Police chief making things ‘murkier’ by enforcing civil court order, says group


IGP

(Malay Mail Online) – Malaysia’s police chief should not have ordered the Perak force to arrest a Muslim convert in an interfaith child custody battle for defying a High Court order, according to the Malaysian Shariah Lawyers Association.

The police chief’s order is making the custody battle “murkier” as the Shariah court ranks equal with the civil court, the group said.

In 2009, Mohd Ridzuan Abdullah, a Muslim convert, was granted custody of the child at the centre of the dispute and her siblings by a Shariah court after he unilaterally converted them to Islam.

The High Court overturned this decision and granted full custody to the children’s mother, Indira Ghandi in 2010, but Ridzuan has refused to surrender the youngest child, who was only 11 months old when he took her away.

“The Shariah order can be enforced, so can the civil order. The IGP’s (Inspector General of Police) order can be enforced if it has been decided which order is in ruling,” PGSM president Musa Awang told the website of Islamist group, Ikatan Muslimin Malaysia (Isma).

“What the authorities should have done is find the best method to solve the two overlapping orders.”

The IGP’s directions yesterday followed a June 12 order from Ipoh High Court’s Judicial Commissioner Lee Swee Seng instructing the law enforcers to submit a progress report on the first week of every month until they succeed in returning the child to her mother.

Subsequently, Perak police chief Datuk Acryl Sani Abdullah Sani said the police are currently on the hunt for Indira’s ex-husband.

Insisting that the two courts are equal, Musa said the Shariah custody order still stands.

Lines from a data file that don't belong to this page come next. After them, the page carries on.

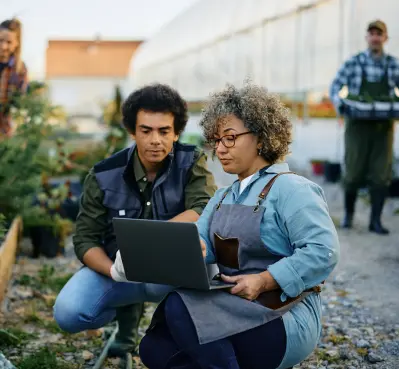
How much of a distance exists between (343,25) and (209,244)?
815 cm

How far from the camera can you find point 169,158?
3.61m

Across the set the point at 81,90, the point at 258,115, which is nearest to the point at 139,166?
the point at 258,115

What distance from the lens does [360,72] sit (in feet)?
23.5

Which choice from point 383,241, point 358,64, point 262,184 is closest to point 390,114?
point 358,64

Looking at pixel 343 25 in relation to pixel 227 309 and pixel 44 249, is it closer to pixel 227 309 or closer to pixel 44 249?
pixel 44 249

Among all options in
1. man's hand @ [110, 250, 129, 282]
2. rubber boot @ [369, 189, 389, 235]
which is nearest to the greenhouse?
rubber boot @ [369, 189, 389, 235]

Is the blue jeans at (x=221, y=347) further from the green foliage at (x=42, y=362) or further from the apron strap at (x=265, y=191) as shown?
the green foliage at (x=42, y=362)

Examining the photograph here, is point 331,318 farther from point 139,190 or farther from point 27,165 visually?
point 27,165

“Article 121(1A) of the Federal Constitutions say that the position of civil and Shariah courts are the same. This means the civil courts absolutely cannot usurp the Shariah courts’ scope of powers,” Musa added.

The article states that High Courts “have no jurisdiction in respect of any matter within the jurisdiction of the Shariah courts”.

The IGP’s current instructions are contrary to his previous assertion that children at the centre of interfaith custody battles could be placed in childcare centres to ensure fairness in a bid to sidestep conflicting custody orders from the both the civil and Shariah Courts.

He had come under fire for stating that police have been forced into inaction as the institution is “sandwiched” between the two legal systems.